TUJUAN LATIHAN = Menurut ulasan film Ad Astra, Roy ingin detak jantungnya tidak pernah melewati angka berapa?

TEKS DOKUMEN =
○ ○ ○ ○ ○

Menilik topik obrolannya yang berkisar pada Roy si astronot, si pembuat film pun memilih memperbincangkannya dengan nada pengisahan yang kontemplatif. Pelan, sunyi, dan tenang. Sebuah pilihan yang tentunya tidak akan cocok dengan semua penonton – itulah kenapa banyak kritikus menyebutnya sebagai film yang “not for everyone” – terlebih bagi mereka mengharapkan sebuah sajian yang gegap gempita. Hanya ada sesekali momen yang menggenjot adrenalin, dan latar masa depan yang sudah cukup berbeda dimana bulan telah dimanfaatkan sebagai tempat rekreasi untuk melepas penat pun tidak pernah dieksplorasi lebih mendalam. Saya pribadi sempat mendamba Ad Astra akan memberi lebih banyak ruang guna mengulik bangunan dunianya, tapi saya kemudian sadar, bukan itu keinginan Gray. Dia ingin menghadirkan karyanya ini sebagai sebuah sajian filosofis yang meminta penonton untuk merenung. Tanda-tandanya pun telah jelas sedari awal, yakni penonton diperdengarkan pada voice over dari Brad Pitt yang mengungkap isi hati dan jalan pikiran dari karakter yang dimainkannya. Sesuatu yang hanya bisa didengar oleh kita, dan bukannya oleh karakter-karakter lain yang berinteraksi dengannya. Kenapa demikian? Ini tentu ada kaitannya dengan keinginan Roy untuk menjaga citra sebagai seorang astronot yang bisa diandalkan. Citra pria tangguh. Mengutarakan perasaan dapat mengungkap kelemahan seseorang, dan dapat pula mendistraksi seseorang kepada hal-hal remeh. Roy ingin emosinya senantiasa stabil dengan detak jantung tidak pernah melewati angka 80 (bahkan di kala dia berada dalam situasi darurat sekalipun!) sehingga menekan emosi-emosi negatif adalah jalan ninjanya.

○ ○ ○ ○ ○

ENTRI TERSEDIA =
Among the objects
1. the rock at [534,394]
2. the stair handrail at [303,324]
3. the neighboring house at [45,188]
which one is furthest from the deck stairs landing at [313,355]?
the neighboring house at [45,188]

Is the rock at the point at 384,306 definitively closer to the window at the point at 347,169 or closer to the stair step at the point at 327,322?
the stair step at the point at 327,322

○ ○ ○ ○ ○

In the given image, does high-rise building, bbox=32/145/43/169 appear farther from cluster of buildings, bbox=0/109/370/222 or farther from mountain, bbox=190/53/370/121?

○ ○ ○ ○ ○

HASIL = 80